Additional Regulations May be Needed to Prevent Another FTX Style Catastrophe, FSB Report

Julia Smith
Last updated: | 2 min read

Additional regulation may be needed to prevent another FTX-style collapse according to a new report from the Financial Stability Board (FSB) released Tuesday, November 28th.

The report’s goal

The international financial monitoring body’s report particularly focuses on multifunction crypto-asset intermediaries (MCI), which they define as “individual firms, or groups of affiliated firms, that combine a broad range of crypto-asset services, products, and functions typically centered around the operation of a trading platform.” 

The goal of the study, in part, was to examine whether or not FSB recommendations went far enough to cover concerns regarding MCIs and whether additional policies may be warranted based on the results.

Exacerbating vulnerabilities

“MCI vulnerabilities are not very different from those of traditional finance, including leverage, liquidity mismatch, technology and operational vulnerabilities, and interconnections,” the report reads. “However, certain combinations of functions could exacerbate these vulnerabilities.”

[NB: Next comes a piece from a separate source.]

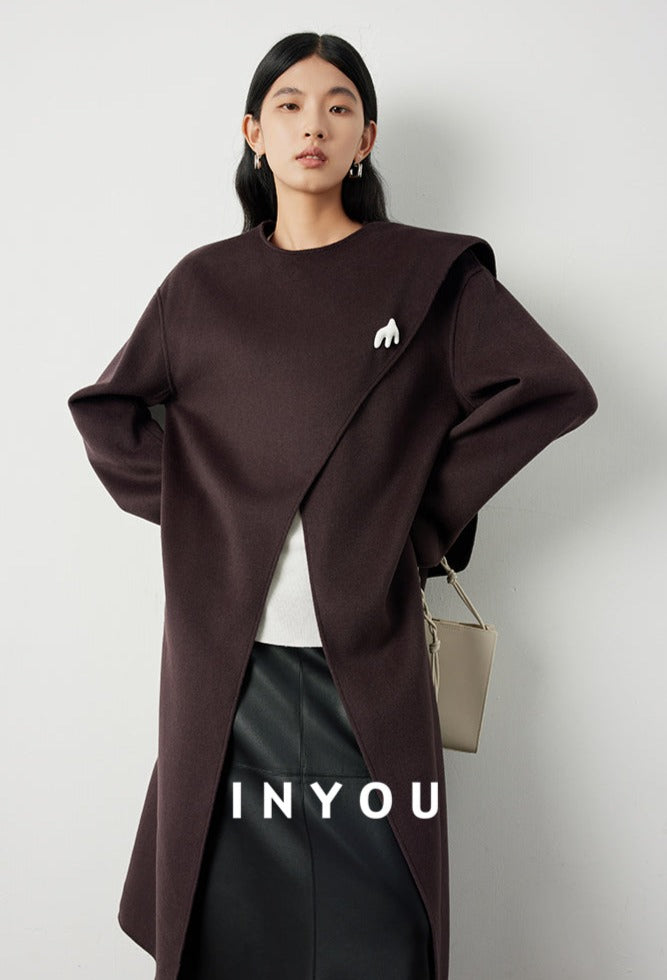 Scarf collar long coats_BDHL5292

The report used the crypto market crash and collapse of FTX in November 2022 as examples of MCI vulnerabilities, particularly when it comes to leverage and liquidity mismatch. 

Disgraced FTX founder, Sam Bankman-Fried, who was found guilty on seven different fraud charges in Manhattan federal court last month, used over $8 billion of customer funds on various real estate purchases, political contributions, and more.

Failure of a major MCI, like FTX, poses a “significant” risk to the crypto-asset ecosystem due to their “centrality and interconnectedness,” the FSB’s report argues.

When the crypto exchange ultimately collapsed, it had wide-reaching effects on the crypto market at large. BlockFi CEO, Zac Prince, testified that his company lost “a little over a billion dollars” consisting of both loans to and collateral on the exchange, ultimately forcing the digital asset lender into bankruptcy. 

“Significant contagion effects”

However, FSB’s report notes that the potential total damage of these vulnerabilities “depends on the size of the linkages between the crypto-asset sector and the traditional financial system and whether such linkages are concentrated within systemically important financial institutions or multiple regionally significant financial institutions.”

“The collapse of a major MCI could have significant contagion effects for the crypto-asset ecosystem, but limited effects on the financial sector and the real economy,” the report stated, citing a lack of connection between the cryptocurrency industry and “core” financial markets.

Furthermore, FSB’s report notes that there are significant “information gaps” that hinder the report’s assessment.

“MCIs typically do not provide accurate and complete public disclosures, unlike traditional firms, due to the lack of or non-compliance with regulatory reporting requirements,” the report reads.

The FSB suggested that additional reporting measures for MCIs may be needed to provide clear and fully adequate data, while further work is needed for “cross-border collaboration” to “effectively regulate” MCIs altogether.